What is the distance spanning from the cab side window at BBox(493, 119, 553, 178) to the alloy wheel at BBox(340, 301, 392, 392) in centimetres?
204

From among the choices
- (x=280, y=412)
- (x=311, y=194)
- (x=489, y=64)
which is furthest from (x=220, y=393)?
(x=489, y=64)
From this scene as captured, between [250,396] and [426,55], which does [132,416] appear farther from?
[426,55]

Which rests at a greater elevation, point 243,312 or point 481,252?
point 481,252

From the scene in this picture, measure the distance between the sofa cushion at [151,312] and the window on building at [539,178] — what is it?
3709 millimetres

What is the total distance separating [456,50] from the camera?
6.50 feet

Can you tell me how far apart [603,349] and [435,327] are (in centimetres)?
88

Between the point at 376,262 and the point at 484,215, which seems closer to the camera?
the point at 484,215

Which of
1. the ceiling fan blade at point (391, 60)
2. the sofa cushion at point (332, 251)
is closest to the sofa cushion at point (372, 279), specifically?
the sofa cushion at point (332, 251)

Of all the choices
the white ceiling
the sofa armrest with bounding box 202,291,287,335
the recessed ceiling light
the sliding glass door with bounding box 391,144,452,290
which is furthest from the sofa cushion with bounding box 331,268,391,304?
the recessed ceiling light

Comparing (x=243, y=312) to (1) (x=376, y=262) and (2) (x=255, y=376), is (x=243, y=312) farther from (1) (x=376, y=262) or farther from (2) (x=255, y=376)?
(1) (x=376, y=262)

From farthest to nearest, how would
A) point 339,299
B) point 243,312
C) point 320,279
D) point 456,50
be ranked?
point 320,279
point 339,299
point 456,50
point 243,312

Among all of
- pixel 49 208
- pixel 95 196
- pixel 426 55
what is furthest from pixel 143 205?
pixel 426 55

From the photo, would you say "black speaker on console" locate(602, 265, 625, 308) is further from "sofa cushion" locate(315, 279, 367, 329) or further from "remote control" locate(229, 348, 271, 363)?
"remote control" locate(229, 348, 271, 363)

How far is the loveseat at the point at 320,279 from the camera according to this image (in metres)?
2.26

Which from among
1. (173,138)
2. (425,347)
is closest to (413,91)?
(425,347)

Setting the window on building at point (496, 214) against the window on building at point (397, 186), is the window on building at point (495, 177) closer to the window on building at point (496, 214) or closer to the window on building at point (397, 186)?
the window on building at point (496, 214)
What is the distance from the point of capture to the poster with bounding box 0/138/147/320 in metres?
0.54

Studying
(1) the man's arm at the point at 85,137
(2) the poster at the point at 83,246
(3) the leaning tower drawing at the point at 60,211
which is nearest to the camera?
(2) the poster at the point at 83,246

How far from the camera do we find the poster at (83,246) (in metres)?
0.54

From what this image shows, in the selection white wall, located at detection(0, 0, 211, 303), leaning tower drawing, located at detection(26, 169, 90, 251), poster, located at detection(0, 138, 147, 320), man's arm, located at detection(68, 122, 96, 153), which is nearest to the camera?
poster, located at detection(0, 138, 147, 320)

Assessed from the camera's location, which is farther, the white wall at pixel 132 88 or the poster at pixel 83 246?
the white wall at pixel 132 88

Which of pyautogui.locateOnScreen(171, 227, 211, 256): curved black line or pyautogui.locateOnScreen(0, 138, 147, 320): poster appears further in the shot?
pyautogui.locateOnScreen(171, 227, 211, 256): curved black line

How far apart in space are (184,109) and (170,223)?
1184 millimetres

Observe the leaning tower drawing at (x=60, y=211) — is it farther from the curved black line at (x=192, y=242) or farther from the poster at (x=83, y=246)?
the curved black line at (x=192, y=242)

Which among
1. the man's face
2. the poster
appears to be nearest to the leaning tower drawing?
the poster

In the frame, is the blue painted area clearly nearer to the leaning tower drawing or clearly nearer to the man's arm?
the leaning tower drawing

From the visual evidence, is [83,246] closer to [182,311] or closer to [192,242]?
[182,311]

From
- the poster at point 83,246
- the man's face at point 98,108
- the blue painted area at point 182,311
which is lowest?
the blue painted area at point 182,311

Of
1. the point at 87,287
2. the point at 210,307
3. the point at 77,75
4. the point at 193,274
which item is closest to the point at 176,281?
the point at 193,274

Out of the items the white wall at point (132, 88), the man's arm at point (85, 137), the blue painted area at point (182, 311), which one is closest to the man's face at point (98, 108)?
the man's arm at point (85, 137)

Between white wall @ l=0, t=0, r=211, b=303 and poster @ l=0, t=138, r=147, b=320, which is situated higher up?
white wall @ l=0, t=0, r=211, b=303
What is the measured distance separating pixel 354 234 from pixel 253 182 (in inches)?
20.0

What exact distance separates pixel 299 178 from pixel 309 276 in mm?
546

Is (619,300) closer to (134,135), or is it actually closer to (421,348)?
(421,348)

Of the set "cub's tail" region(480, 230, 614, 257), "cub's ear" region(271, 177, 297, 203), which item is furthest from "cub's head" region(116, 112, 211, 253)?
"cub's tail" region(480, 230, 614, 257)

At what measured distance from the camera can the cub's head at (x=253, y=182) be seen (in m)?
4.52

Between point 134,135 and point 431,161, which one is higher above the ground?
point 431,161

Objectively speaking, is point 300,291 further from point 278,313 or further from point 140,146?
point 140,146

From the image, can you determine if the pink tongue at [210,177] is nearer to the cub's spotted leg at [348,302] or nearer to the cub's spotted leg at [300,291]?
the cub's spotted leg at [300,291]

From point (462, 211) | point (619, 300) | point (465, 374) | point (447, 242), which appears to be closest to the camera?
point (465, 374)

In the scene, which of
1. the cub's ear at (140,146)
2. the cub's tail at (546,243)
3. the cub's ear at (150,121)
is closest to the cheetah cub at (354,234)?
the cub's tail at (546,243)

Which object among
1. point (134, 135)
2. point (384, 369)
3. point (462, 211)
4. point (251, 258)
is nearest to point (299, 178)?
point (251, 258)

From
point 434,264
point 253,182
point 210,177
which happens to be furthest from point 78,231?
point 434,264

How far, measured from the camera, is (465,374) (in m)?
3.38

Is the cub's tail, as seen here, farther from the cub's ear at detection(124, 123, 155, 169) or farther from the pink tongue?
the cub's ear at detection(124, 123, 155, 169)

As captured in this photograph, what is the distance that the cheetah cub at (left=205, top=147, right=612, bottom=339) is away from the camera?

Your instructions: Reproduce all of the records above verbatim, preserving every line in its original order.

Written response:
What is the distance spanning from the cab side window at BBox(493, 119, 553, 178) to the alloy wheel at BBox(340, 301, 392, 392) in centimetres?
204

From among the choices
- (x=280, y=412)
- (x=311, y=194)
- (x=489, y=64)
which is furthest from (x=220, y=393)?
(x=489, y=64)
From this scene as captured, between [250,396] and [426,55], which does [132,416] appear farther from?
[426,55]

Which rests at a greater elevation, point 243,312 or point 481,252?
point 481,252

From the scene in this picture, measure the distance between the sofa cushion at [151,312] and the window on building at [539,178] — what is it?
3709 millimetres

What is the total distance separating [456,50] from the camera?
6.50 feet

Can you tell me how far apart [603,349] and [435,327] are (in centimetres)?
88

Between the point at 376,262 and the point at 484,215, which seems closer to the camera?
the point at 484,215

Which of
1. the ceiling fan blade at point (391, 60)
2. the sofa cushion at point (332, 251)
is closest to the sofa cushion at point (372, 279), specifically?
the sofa cushion at point (332, 251)

Of all the choices
the white ceiling
the sofa armrest with bounding box 202,291,287,335
the recessed ceiling light
the sliding glass door with bounding box 391,144,452,290
which is furthest from the sofa cushion with bounding box 331,268,391,304?
the recessed ceiling light

Comparing (x=243, y=312) to (1) (x=376, y=262) and (2) (x=255, y=376), is (x=243, y=312) farther from (1) (x=376, y=262) or farther from (2) (x=255, y=376)?
(1) (x=376, y=262)

From farthest to nearest, how would
A) point 339,299
B) point 243,312
C) point 320,279
D) point 456,50
be ranked?
point 320,279
point 339,299
point 456,50
point 243,312

Among all of
- pixel 49 208
- pixel 95 196
- pixel 426 55
what is furthest from pixel 143 205?
pixel 426 55

From the photo, would you say "black speaker on console" locate(602, 265, 625, 308) is further from "sofa cushion" locate(315, 279, 367, 329) or further from "remote control" locate(229, 348, 271, 363)?
"remote control" locate(229, 348, 271, 363)

How far is the loveseat at the point at 320,279 from the camera according to this image (in metres)?
2.26

Which from among
1. (173,138)
2. (425,347)
is closest to (413,91)?
(425,347)

Setting the window on building at point (496, 214) against the window on building at point (397, 186), is the window on building at point (495, 177) closer to the window on building at point (496, 214) or closer to the window on building at point (397, 186)?
the window on building at point (496, 214)
What is the distance from the point of capture to the poster with bounding box 0/138/147/320 in metres?
0.54

Studying
(1) the man's arm at the point at 85,137
(2) the poster at the point at 83,246
(3) the leaning tower drawing at the point at 60,211
which is nearest to the camera?
(2) the poster at the point at 83,246

How far from the camera do we find the poster at (83,246) (in metres)?
0.54

From what this image shows, in the selection white wall, located at detection(0, 0, 211, 303), leaning tower drawing, located at detection(26, 169, 90, 251), poster, located at detection(0, 138, 147, 320), man's arm, located at detection(68, 122, 96, 153), which is nearest to the camera?
poster, located at detection(0, 138, 147, 320)

Assessed from the camera's location, which is farther, the white wall at pixel 132 88 or the poster at pixel 83 246?
the white wall at pixel 132 88

Which of pyautogui.locateOnScreen(171, 227, 211, 256): curved black line or pyautogui.locateOnScreen(0, 138, 147, 320): poster appears further in the shot?
pyautogui.locateOnScreen(171, 227, 211, 256): curved black line

How far apart in space are (184,109) and (170,223)?
1184 millimetres

Observe the leaning tower drawing at (x=60, y=211) — is it farther from the curved black line at (x=192, y=242) or farther from the poster at (x=83, y=246)?
the curved black line at (x=192, y=242)

Which among
1. the man's face
2. the poster
appears to be nearest to the leaning tower drawing?
the poster

In the frame, is the blue painted area clearly nearer to the leaning tower drawing or clearly nearer to the man's arm?
the leaning tower drawing

From the visual evidence, is [83,246] closer to [182,311] or closer to [192,242]?
[182,311]

From
- the poster at point 83,246
- the man's face at point 98,108
- the blue painted area at point 182,311
which is lowest?
the blue painted area at point 182,311

Of
1. the point at 87,287
2. the point at 210,307
3. the point at 77,75
4. the point at 193,274
which item is closest to the point at 176,281?
the point at 193,274

Out of the items the white wall at point (132, 88), the man's arm at point (85, 137), the blue painted area at point (182, 311), which one is closest to the man's face at point (98, 108)?
the man's arm at point (85, 137)

Between white wall @ l=0, t=0, r=211, b=303 and poster @ l=0, t=138, r=147, b=320, which is situated higher up?
white wall @ l=0, t=0, r=211, b=303
What is the measured distance separating pixel 354 234 from pixel 253 182 (in inches)?
20.0

What exact distance separates pixel 299 178 from pixel 309 276 in mm?
546

Is (619,300) closer to (134,135), or is it actually closer to (421,348)?
(421,348)

Of the set "cub's tail" region(480, 230, 614, 257), "cub's ear" region(271, 177, 297, 203), which item is furthest from "cub's head" region(116, 112, 211, 253)?
"cub's tail" region(480, 230, 614, 257)

At what measured distance from the camera can the cub's head at (x=253, y=182) be seen (in m)?
4.52

Between point 134,135 and point 431,161, which one is higher above the ground?
point 431,161

Objectively speaking, is point 300,291 further from point 278,313 or further from point 140,146?
point 140,146

From the image, can you determine if the pink tongue at [210,177] is nearer to the cub's spotted leg at [348,302] or nearer to the cub's spotted leg at [300,291]?
the cub's spotted leg at [300,291]

From point (462, 211) | point (619, 300) | point (465, 374) | point (447, 242), which appears to be closest to the camera?
point (465, 374)

In the scene, which of
1. the cub's ear at (140,146)
2. the cub's tail at (546,243)
3. the cub's ear at (150,121)
is closest to the cheetah cub at (354,234)?
the cub's tail at (546,243)

Which object among
1. point (134, 135)
2. point (384, 369)
3. point (462, 211)
4. point (251, 258)
is nearest to point (299, 178)?
point (251, 258)

From
point 434,264
point 253,182
point 210,177
which happens to be furthest from point 78,231?
point 434,264

How far, measured from the camera, is (465,374) (in m)?
3.38

Is the cub's tail, as seen here, farther from the cub's ear at detection(124, 123, 155, 169) or farther from the pink tongue?
the cub's ear at detection(124, 123, 155, 169)

As captured in this photograph, what is the distance that the cheetah cub at (left=205, top=147, right=612, bottom=339) is away from the camera?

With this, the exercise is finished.